*** Dataset extract Section Begins ***

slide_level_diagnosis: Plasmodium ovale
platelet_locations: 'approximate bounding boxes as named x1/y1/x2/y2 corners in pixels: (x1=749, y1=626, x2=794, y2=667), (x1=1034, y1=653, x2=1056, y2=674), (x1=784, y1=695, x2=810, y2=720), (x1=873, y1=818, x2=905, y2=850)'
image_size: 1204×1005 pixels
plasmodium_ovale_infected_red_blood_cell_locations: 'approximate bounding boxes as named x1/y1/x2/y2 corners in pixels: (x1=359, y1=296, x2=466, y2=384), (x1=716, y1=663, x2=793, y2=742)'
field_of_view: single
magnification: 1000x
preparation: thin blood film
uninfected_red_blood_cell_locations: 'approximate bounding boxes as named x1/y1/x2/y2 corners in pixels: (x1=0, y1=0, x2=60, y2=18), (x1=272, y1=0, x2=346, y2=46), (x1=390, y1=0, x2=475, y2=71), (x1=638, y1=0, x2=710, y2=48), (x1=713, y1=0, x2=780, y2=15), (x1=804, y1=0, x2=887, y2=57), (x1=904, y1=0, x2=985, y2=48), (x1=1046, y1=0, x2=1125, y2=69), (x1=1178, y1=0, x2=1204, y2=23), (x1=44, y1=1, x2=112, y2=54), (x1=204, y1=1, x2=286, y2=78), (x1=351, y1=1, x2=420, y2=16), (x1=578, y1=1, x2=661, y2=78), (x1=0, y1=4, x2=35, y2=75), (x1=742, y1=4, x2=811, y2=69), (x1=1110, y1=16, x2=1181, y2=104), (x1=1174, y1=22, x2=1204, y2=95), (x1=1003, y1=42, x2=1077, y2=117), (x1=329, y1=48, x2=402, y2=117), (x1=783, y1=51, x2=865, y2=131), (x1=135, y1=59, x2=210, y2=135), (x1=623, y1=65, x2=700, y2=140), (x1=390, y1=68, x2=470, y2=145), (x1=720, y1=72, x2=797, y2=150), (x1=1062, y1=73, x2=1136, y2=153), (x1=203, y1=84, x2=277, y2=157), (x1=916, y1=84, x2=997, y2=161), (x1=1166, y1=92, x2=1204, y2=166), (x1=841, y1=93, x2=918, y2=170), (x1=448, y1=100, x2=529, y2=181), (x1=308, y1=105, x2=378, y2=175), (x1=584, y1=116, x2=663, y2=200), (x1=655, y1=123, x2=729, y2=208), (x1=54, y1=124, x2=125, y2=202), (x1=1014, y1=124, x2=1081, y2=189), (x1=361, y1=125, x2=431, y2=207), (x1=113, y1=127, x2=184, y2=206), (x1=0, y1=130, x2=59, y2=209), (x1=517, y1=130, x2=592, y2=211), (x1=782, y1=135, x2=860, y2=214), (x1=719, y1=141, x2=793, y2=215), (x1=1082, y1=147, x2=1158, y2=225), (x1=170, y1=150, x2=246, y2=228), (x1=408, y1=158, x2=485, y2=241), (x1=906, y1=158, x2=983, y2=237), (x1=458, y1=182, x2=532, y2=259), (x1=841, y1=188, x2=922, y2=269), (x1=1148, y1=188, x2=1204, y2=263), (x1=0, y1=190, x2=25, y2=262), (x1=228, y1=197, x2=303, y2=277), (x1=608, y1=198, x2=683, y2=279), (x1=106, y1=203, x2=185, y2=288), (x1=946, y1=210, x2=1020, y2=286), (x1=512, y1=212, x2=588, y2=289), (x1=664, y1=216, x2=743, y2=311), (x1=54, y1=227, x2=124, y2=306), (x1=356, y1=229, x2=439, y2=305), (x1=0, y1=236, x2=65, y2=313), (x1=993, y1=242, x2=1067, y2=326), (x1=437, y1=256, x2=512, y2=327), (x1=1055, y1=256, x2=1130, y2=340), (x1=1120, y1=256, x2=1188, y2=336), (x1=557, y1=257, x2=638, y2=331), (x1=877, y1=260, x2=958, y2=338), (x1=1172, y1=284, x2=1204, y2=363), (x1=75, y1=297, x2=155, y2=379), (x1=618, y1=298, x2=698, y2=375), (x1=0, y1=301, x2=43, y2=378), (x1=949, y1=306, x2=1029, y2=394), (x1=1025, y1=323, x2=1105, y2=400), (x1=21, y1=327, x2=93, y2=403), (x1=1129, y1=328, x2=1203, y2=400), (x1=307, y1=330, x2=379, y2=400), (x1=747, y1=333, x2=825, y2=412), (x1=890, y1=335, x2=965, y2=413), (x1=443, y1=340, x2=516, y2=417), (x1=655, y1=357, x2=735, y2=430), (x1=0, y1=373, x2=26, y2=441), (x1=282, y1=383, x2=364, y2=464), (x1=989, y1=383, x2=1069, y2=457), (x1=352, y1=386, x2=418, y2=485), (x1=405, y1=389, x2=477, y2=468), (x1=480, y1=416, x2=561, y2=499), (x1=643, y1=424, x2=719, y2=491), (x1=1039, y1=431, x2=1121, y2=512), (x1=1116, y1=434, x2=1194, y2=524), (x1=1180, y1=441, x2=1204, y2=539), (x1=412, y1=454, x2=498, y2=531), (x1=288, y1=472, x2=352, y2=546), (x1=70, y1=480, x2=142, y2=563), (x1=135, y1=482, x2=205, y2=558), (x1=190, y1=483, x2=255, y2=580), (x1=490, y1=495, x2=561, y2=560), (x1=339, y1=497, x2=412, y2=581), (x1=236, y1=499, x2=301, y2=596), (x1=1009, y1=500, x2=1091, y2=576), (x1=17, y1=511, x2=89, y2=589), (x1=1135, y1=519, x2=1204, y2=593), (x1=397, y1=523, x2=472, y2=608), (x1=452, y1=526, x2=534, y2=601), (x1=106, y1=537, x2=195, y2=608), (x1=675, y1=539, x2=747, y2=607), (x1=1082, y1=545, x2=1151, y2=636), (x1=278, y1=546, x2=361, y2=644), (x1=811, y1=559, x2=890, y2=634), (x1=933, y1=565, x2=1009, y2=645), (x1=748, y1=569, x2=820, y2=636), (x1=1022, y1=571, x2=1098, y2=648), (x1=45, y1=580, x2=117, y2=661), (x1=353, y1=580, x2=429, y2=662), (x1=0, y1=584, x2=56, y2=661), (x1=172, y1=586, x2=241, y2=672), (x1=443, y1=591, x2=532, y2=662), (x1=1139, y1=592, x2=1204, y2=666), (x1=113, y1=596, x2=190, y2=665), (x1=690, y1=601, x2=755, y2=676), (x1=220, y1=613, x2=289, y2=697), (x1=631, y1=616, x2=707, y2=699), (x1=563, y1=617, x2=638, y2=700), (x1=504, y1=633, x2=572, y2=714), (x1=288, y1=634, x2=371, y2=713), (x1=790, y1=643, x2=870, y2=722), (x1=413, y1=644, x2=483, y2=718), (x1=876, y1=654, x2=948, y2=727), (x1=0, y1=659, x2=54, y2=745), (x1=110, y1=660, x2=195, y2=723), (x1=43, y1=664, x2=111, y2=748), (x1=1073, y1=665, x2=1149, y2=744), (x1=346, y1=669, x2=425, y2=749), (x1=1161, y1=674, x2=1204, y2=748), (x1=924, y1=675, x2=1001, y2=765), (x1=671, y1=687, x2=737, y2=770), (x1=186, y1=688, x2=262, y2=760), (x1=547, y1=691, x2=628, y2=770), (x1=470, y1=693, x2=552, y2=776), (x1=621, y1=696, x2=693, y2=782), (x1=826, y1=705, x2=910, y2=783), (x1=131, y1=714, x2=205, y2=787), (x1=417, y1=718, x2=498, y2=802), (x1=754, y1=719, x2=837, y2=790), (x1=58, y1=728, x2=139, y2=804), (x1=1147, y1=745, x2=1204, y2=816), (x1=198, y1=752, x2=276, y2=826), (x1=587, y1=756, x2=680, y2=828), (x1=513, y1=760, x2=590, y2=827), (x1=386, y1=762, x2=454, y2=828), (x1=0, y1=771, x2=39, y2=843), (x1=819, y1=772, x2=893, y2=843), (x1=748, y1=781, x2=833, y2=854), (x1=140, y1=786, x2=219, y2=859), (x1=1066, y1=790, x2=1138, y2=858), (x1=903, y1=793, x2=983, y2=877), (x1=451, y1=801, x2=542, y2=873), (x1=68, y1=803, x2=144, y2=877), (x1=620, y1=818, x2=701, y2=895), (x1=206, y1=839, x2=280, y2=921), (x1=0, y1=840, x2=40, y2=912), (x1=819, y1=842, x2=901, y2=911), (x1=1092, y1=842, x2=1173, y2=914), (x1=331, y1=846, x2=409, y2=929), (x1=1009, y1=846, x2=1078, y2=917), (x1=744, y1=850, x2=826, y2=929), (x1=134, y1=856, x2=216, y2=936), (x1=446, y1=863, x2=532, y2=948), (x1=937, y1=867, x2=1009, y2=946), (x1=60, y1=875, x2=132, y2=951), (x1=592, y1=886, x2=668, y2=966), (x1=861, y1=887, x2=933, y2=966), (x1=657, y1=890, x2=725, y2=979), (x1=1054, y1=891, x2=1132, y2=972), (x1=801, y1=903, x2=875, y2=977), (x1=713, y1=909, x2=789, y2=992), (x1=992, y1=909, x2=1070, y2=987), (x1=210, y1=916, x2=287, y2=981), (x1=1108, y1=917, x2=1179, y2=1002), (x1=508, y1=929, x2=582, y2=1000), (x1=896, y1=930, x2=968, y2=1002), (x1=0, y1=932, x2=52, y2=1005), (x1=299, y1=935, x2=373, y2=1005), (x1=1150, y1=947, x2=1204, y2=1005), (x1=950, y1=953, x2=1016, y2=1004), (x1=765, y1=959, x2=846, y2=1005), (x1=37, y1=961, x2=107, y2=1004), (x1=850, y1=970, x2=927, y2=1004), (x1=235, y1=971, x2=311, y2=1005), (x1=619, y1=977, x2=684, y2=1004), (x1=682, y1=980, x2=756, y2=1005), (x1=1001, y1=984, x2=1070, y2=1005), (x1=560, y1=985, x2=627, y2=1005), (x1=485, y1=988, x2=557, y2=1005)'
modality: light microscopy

*** Dataset extract Section Ends ***

▶ _Work to be completed_
Only one stretch of the entries above is wanted: the lines from the one containing "image_size: 1204×1005 pixels" through the one containing "preparation: thin blood film". Please reproduce it exactly.

▶ _Solution to the exercise_
image_size: 1204×1005 pixels
plasmodium_ovale_infected_red_blood_cell_locations: 'approximate bounding boxes as named x1/y1/x2/y2 corners in pixels: (x1=359, y1=296, x2=466, y2=384), (x1=716, y1=663, x2=793, y2=742)'
field_of_view: single
magnification: 1000x
preparation: thin blood film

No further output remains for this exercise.